● **Texte à étudier**
______

De plus, toujours selon Instagram, celui-ci aurait pris en mars 2021 de « nouvelles fonctionnalités pour assurer la sécurité des adolescents et la confidentialité de leurs informations ». Désormais, lorsque le mineur voudra faire basculer son compte privé en compte professionnel, un message automatique lui sera envoyé pour lui faire rappeler les avantages de conserver un compte privé, mais également pour lui faire rappeler de vérifier les paramètres.
Vers un avancement des systèmes de sécurité en vue de la protection des utilisateurs mineurs des réseaux sociaux
Afin de répondre à une logique de sécurisation des données personnelles des mineurs sur les réseaux sociaux, Meta a mis en place de nouvelles fonctionnalités permettant de restreindre le contact entre les utilisateurs mineurs et adultes, et a également instauré une sorte de contrôle parentale qui permettrait de limiter le temps d’écran.

______

● **Données fournies**
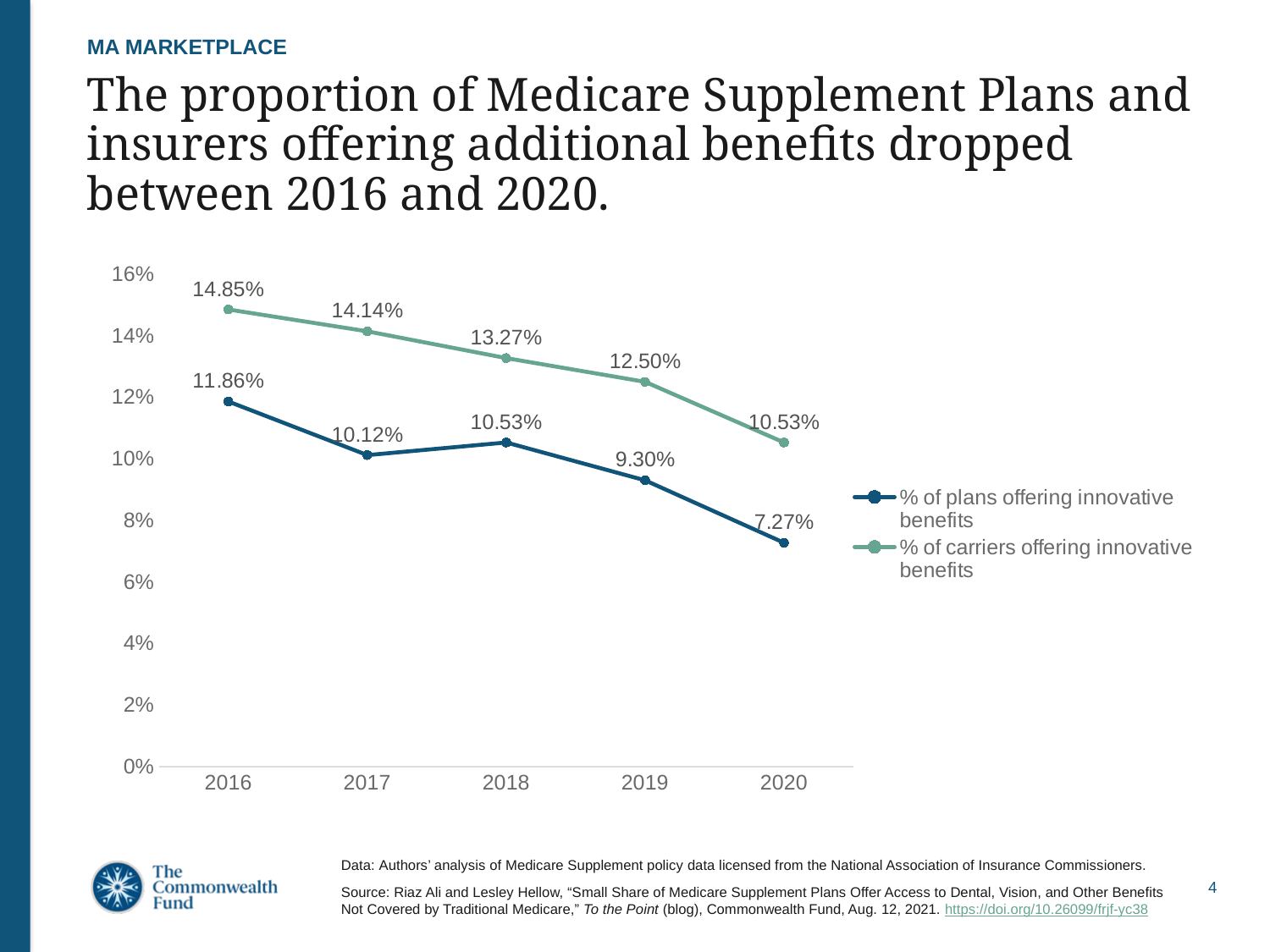
What percentage of plans offered innovative benefits in 2020? 7.27% Which was larger in 2018: the % of plans or the % of carriers offering innovative benefits? % of carriers offering innovative benefits How many years are shown on the x axis? 5 By how much did the % of plans offering innovative benefits fall from 2016 to 2020? 4.59% How many series does the legend list? 2 What kind of chart is shown on the slide? Line chart In which year was the % of carriers offering innovative benefits highest? 2016 What is the difference between the % of carriers and the % of plans offering innovative benefits in 2020? 3.26% What percentage of carriers offered innovative benefits in 2019? 12.50% What percentage of plans offered innovative benefits in 2016? 11.86% Does the % of carriers offering innovative benefits rise or fall from 2016 to 2020? Fall In which year was the % of plans offering innovative benefits lowest? 2020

______

● **Consigne**
Répondez aux questions suivantes sur le texte consacré à la protection des mineurs sur les réseaux sociaux :
1. Selon Instagram, à quelle date de nouvelles fonctionnalités ont-elles été prises pour la sécurité des adolescents ?
2. Que reçoit un mineur qui veut faire basculer son compte privé en compte professionnel ?
3. Quel contact les nouvelles fonctionnalités mises en place par Meta permettent-elles de restreindre ?

● **Corrigé**
1. En mars 2021.
2. Un message automatique lui rappelle les avantages de conserver un compte privé et l'invite à vérifier les paramètres.
3. Le contact entre les utilisateurs mineurs et les utilisateurs adultes.